Up, and was presented by Burton, one of our smith’s wives, with a very noble cake, which I presently resolved to have my wife go with to-day, and some wine, and house-warme my Betty Michell, which she readily resolved to do. So I to the office and sat all the morning, where little to do but answer people about want of money; so that there is little service done the King by us, and great disquiet to ourselves; I am sure there is to me very much, for I do not enjoy myself as I would and should do in my employment if my pains could do the King better service, and with the peace that we used to do it.
At noon to dinner, and from dinner my wife and my brother, and W. Hewer and Barker away to Betty Michell’s, to Shadwell, and I to my office, where I took in Mrs. Bagwell and did what I would with her, and so she went away, and I all the afternoon till almost night there, and then, my wife being come back, I took her and set her at her brother’s, who is very sicke, and I to White Hall, and there all alone a pretty while with Sir W. Coventry at his chamber. I find him very melancholy under the same considerations of the King’s service that I am. He confesses with me he expects all will be undone, and all ruined; he complains and sees perfectly what I with grief do, and said it first himself to me that all discipline is lost in the fleete, no order nor no command, and concurs with me that it is necessary we do again and again represent all things more and more plainly to the Duke of York, for a guard to ourselves hereafter when things shall come to be worse.

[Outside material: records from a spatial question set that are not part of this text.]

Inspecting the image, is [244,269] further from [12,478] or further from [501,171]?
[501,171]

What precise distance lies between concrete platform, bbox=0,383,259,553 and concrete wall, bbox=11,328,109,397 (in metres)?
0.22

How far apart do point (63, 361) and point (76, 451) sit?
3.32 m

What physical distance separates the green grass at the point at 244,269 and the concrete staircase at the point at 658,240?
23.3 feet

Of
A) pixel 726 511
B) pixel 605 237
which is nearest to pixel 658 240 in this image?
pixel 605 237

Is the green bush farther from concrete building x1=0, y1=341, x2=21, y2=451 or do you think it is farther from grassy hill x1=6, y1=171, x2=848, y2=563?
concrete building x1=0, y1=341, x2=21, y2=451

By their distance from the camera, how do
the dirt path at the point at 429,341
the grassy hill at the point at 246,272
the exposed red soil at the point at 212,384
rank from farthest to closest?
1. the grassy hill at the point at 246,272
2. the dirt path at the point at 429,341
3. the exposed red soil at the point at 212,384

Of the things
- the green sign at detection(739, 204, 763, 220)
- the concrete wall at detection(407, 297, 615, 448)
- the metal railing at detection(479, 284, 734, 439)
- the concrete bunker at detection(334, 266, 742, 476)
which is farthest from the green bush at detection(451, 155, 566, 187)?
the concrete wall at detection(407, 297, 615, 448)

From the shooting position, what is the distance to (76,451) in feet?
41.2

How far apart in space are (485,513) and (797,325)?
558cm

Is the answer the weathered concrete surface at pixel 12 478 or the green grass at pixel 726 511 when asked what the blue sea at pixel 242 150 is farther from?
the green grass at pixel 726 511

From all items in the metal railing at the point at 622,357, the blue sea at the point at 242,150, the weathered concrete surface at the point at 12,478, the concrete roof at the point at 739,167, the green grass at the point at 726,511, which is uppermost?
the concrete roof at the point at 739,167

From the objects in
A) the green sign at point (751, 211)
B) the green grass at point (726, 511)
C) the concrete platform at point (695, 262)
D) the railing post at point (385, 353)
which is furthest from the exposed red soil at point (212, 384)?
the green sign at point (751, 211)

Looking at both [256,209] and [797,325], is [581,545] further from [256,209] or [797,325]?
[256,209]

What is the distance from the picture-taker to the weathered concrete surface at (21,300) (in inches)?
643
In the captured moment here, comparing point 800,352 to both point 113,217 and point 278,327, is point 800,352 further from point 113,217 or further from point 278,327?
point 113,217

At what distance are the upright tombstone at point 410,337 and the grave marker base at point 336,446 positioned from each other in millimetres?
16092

He says the House goes on slowly in finding of money, and that the discontented party do say they have not done with us, for they will have a further bout with us as to our accounts, and they are exceedingly well instructed where to hit us. I left him with a thousand sad reflections upon the times, and the state of the King’s matters, and so away, and took up my wife and home, where a little at the office, and then home to supper, and talk with my wife (with whom I have much comfort) and my brother, and so to bed.

with little to do but answer
a little king

I do not enjoy my employment
in the service of service

I see what grief we come to
in our reflections


Erasure poem derived from The Diary of Samuel Pepys, Thursday 1 November 1666.